Change point detection is a subfield of signal process and time series analysis that's concerned with detecting structural changes in a signal. More simply, we want to detect when a signal has changed significantly. The points where the signal has changed are refered to as change points. What a "change" means depends on what we care about in the signal, usually this is the mean and/or variance of the noise distribution of the signal. Shown below is an example of an artifial time series drawn from a random normal distribution with two change points (denoted by the dashed red lines).

Offline vs Online

Like other areas of machine learning, change point detection usually comes in offline and online forms. In the offline case, we consider our dataset fixed and only perform the segmentation of the segmentation once. Offline change point is much faster, but should the signal change, we would have to start over. Online methods are able to update as new data comes in, but usually at the cost of exactness and efficiency. Fastchange currently only implements offline detection, but could be expanded to include online methods.

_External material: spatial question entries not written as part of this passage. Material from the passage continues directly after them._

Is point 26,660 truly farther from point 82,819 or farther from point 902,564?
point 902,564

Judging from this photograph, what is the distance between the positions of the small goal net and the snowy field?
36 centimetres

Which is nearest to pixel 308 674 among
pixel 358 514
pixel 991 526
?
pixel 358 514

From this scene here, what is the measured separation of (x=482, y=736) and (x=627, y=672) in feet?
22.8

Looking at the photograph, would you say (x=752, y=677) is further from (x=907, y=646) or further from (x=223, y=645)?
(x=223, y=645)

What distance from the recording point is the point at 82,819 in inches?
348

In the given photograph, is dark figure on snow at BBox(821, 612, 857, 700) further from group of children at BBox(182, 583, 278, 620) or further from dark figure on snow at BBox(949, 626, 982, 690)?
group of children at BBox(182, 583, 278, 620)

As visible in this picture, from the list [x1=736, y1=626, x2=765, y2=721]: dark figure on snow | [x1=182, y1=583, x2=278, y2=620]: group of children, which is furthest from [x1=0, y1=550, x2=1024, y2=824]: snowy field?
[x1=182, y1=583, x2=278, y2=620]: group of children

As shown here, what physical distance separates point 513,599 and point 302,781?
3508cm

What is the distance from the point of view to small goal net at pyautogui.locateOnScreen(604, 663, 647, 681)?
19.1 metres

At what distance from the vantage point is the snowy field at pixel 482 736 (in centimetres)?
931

Components of change point detection

There are three major components of most offline change point detection algorithms, which we will go over in the sections below.

Segmentation algorithm

To identify where change points (of which there could be multiple) are in a signal, we need a method to search all potential locations in an efficient manner. These are known as segmentation algorithms. Shown below is an example of binary segmentation, a fast, approximate method for finding multiple change points, segmenting a signal over three iterations:

Segment cost

The second major component is the cost function, which tells us how how homogeneous a given subsignal of our signal is. Usually this takes the form of maximum likelihood estimation of location and/or scale parameters of exponential family distributions, like the normal distribution. The segmentation method in the previous section discovers change points by trying to minimize the sum of the segment costs of a signal.

Complexity penalty

The last component of our model, penalty functions penalize the complexity of the model. Without some sort of cost to additional change points, our model would want to separate the signal into as many change points as there are observations. To fix this, we add an information criterion (usually MBIC, BIC, or AIC) thats a function of the number of change points discovered to the segment cost from the previous section. The lower the penalty, the more change points the segmenter will find, and the higher penalty, the fewer change points discovered.